» **Aim of the exercise**:
Reproduce verbatim every line from the one that includes "What is the" to the closing line of the entries; omit everything before it.

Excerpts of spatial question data
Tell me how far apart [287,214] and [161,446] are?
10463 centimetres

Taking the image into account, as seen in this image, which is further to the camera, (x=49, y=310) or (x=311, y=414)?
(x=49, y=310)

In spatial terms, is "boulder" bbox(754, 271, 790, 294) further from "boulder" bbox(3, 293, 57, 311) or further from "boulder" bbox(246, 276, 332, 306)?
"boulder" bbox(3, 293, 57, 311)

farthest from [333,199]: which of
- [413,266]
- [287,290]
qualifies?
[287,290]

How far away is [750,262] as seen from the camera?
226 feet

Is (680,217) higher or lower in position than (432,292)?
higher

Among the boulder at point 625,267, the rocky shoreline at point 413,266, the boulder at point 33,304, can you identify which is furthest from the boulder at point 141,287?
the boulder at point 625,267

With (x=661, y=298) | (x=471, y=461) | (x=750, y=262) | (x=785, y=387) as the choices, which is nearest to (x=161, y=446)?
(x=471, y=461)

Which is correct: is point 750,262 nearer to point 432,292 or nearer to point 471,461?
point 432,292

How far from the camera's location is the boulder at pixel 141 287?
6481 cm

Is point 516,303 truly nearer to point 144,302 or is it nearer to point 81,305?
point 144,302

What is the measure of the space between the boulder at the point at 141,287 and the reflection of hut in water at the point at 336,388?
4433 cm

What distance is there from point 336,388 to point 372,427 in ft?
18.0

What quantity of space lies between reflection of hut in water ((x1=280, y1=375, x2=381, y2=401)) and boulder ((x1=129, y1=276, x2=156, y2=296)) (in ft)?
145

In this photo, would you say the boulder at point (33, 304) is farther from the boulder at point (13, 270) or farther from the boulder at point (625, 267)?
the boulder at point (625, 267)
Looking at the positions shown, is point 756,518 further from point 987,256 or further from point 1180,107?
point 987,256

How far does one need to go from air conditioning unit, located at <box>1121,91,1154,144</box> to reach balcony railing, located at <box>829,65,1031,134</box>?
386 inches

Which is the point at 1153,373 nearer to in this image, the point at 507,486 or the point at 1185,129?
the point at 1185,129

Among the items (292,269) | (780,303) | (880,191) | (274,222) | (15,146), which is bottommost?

» **Response**:
What is the measure of the space between the boulder at the point at 141,287 and the reflection of hut in water at the point at 336,388?
4433 cm

What distance is there from point 336,388 to point 372,427 in ft?
18.0

What quantity of space lies between reflection of hut in water ((x1=280, y1=375, x2=381, y2=401)) and boulder ((x1=129, y1=276, x2=156, y2=296)) (in ft)?
145

In this photo, would you say the boulder at point (33, 304) is farther from the boulder at point (13, 270) or farther from the boulder at point (625, 267)?
the boulder at point (625, 267)
Looking at the positions shown, is point 756,518 further from point 987,256 or further from point 1180,107?
point 987,256

How far does one need to go from air conditioning unit, located at <box>1121,91,1154,144</box> to reach balcony railing, located at <box>829,65,1031,134</box>?
386 inches

Which is the point at 1153,373 nearer to in this image, the point at 507,486 or the point at 1185,129?
the point at 1185,129

Among the items (292,269) | (780,303) | (880,191) | (274,222) | (15,146), which is bottommost?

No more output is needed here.